Estoy seguro de que Zapatero va a rentabilizar mañana el respiro de los últimos días. Lo bueno de haber pasado un Mayo muy duro es que cualquier buena noticia puede elevar el tono del  ejecutivo y ayudarle a pasar el  trago de la soledad parlamentaria. No se cuantas menciones va a hacer el presidente a la selección durante el debate, pero me juego una semana de silencio a que no va a resistir la tentación de sacar el tema; aunque sea a modo de puya.

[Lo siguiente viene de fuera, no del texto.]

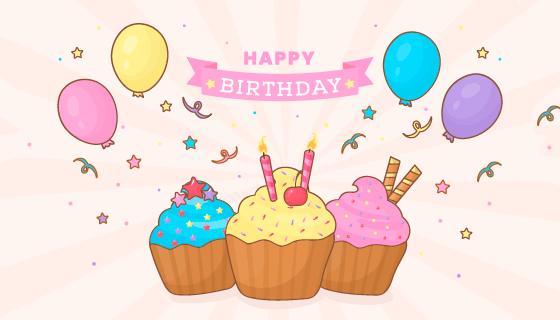 气球和蛋糕生日快乐背景矢量素材(AI/EPS/PNG)
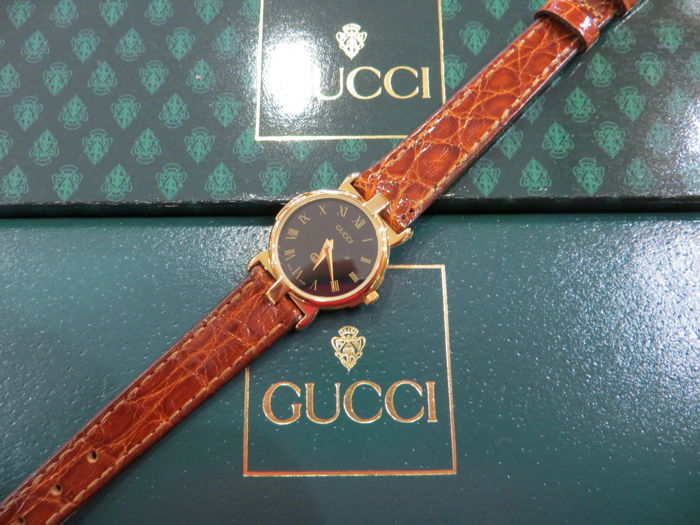 Gucci - 3400L - ¨NO RESERVE PRICE¨ - Mujer - 1980-1989
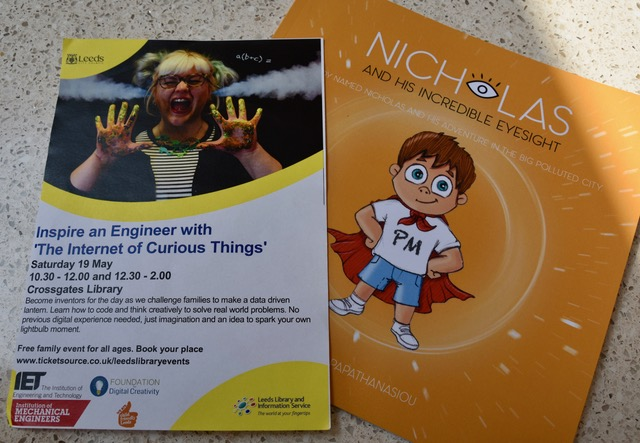 inspire an engineer and nicholas eyesight book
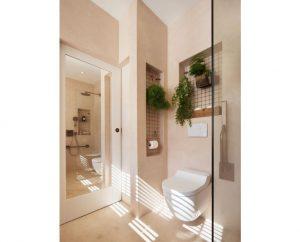 Beautiful bathrooms - Deco Cemento London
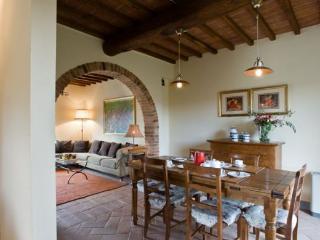 Villa Cabernet - San Gimignano vacation rentals
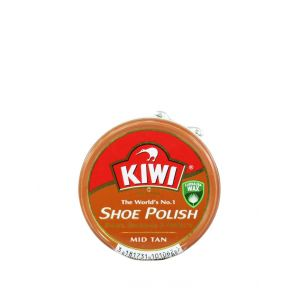 Kiwi Crema pantofi rotunda fara burete 50 ml Marron Clair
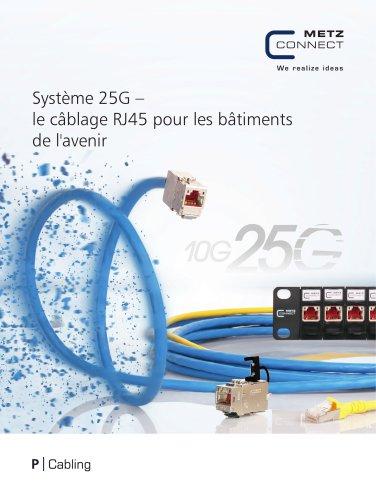 P|Cabling - Système 25G – le câblage RJ45 pour les bâtiments de l'avenir
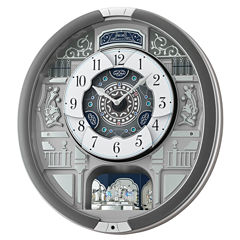 Seiko Gray Wall Clock-Qxm366srh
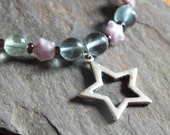 Fluorite beaded necklace with star charm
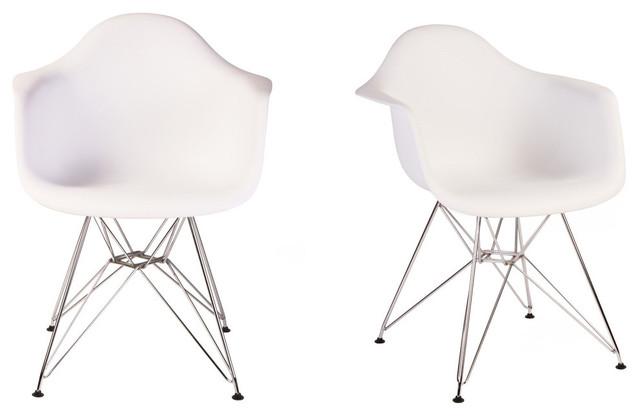 Tremendous Set Of 2 Dar White Mid Century Modern Dining Armchair Steel Eiffel Legs Cjindustries Chair Design For Home Cjindustriesco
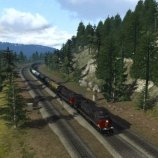 Скриншот Train Simulator 2014 – Изображение 2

 Con todo, la mejor noticia para este gabinete no han sido los goles de Villa, sino el relax político que viene de la mano de la temporada estival. No hay que llevarse a engaño, cuando la mejor noticia para un equipo de gestión es estar de vacaciones, suele ser un síntoma de que algo debe cambiar.

 Septiembre va a ser muy duro con una huelga general, la vuelta del paro y unas catalanas en Otoño de oscura perspectiva. Zapatero va a tener a partir del viernes unas semanas para planificar, prepararse y armarse lo mejor que pueda. Esperemos que tanto espejismo copero no confunda a un presidente muy dado a tomar banalidad por fondo. Sería un signo de que ha aprendido algo desde el inicio de la crisis.